If you’re dieting, you know you’ve got to count calories, carbs and fats. But if you really want to take off the weight and keep it off, you might want to pay more attention to the glycemic index, which is essentially a measure of how quickly foods are digested.
That’s because high glycemic foods cause a surge in blood sugar, followed by a crash. That biological reaction releases hormones that stimulate hunger and, according to David Ludwig of the New Balance Foundation Obesity Prevention Center at Boston Children’s Hospital, actually lower metabolism, adding up to a dismal recipe for people who want to lose weight and keep it off.
“One of the unfortunate aspects of weight loss maintenance is that it takes fewer and fewer calories to just stay the same,” Ludwig says. “As the body loses weight, it becomes more efficient and requires fewer calories,” making it harder and harder to continue losing and making it difficult to maintain weight loss without continually dieting. By some estimates, only 1 in 6 Americans who lose weight are able to keep it off after one year.
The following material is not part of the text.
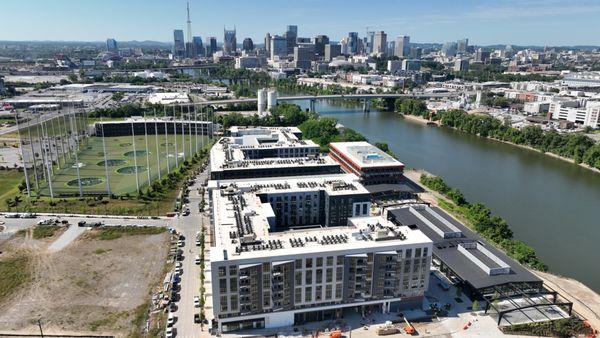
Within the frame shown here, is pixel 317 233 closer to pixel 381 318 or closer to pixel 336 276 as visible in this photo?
pixel 336 276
But Ludwig and colleagues recently published a study in the Journal of the American Medical Association that offers some tools you might use to fight back. Researchers compared the low-carb, low-fat and low-glycemic diets to see which one burned the most calories per day. The low-carb diet was the clear winner. The low-fat diet was the loser. But it was the diet in the middle, the low-glycemic index diet, that Ludwig suggests is more promising. It burned more calories per day than the low-fat diet and proved easier to stick to over the long term than the low-carb diet.
Mike Rogers, 43, was a participant who managed to keep off the 40 pounds he lost. He says the difference in the three diets was “enormous,” adding that “the low-glycemic diet reminded me of the way my mom and grandmom cooked while I was growing up; I felt far better on the low-glycemic diet than on either of the other two.”
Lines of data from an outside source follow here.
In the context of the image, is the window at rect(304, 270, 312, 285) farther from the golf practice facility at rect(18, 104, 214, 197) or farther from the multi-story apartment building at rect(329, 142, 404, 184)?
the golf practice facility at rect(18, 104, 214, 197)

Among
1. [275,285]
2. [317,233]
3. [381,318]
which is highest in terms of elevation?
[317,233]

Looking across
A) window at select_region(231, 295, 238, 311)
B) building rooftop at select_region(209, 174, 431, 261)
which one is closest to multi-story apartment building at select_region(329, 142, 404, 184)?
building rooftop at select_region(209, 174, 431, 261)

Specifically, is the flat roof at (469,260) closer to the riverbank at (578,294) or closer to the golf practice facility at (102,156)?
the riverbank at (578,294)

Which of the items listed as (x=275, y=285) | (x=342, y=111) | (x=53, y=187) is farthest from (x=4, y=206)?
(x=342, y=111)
Still trim, Rogers now eats far more fruits and vegetables than he did in the past, and, when it comes to carbohydrates, he opts for those with a lower glycemic index. That means brown rice versus white, whole grain pasta and steel cut oats instead of “quick-cooking” oats. He pretty much stays away from all processed foods.
Highly processed and refined foods, like packaged items, white bread, white rice, prepared breakfast cereals and crackers have a high glycemic index. “The body can digest these foods into sugar literally within moments after eating,” says Ludwig.
Low-glycemic foods tend to be natural foods like most vegetables and fruits, nuts, beans and whole grains. They actually wend their way slowly through the body’s digestion system, using up more energy and burning more calories in the process. And, best of all, says Ludwig, they actually “increase the metabolic rate and decrease hunger, giving us a biological advantage” in losing and maintaining weight.
Ludwig is quick to caution that his study was short and not conclusive. He’s working now to design a long-term study that looks at diet and weight loss maintenance over a number of years.
Registered dietitian Joy Dubost, a spokesperson for the Academy of Nutrition and Dietetics, says the low-glycemic diet is hard to follow. In large part, that’s because there are many factors that affect how the body digests food, including the combination of food we eat, food preparation, whether vegetables and fruits are ripe, and our individual differences in how we digest food.
And eating too many low-glycemic foods that are also high in calories, sugar or saturated fats can be problematic.
Dubost urges moderation of carbs and fats. But equally important, she says, is a “part of the equation often ignored:” exercise. She points to research that shows people who were successful in maintaining their weight a year after losing it added a significant ingredient to their daily regimen: at least 60 to 90 minutes of moderate exercise every single day.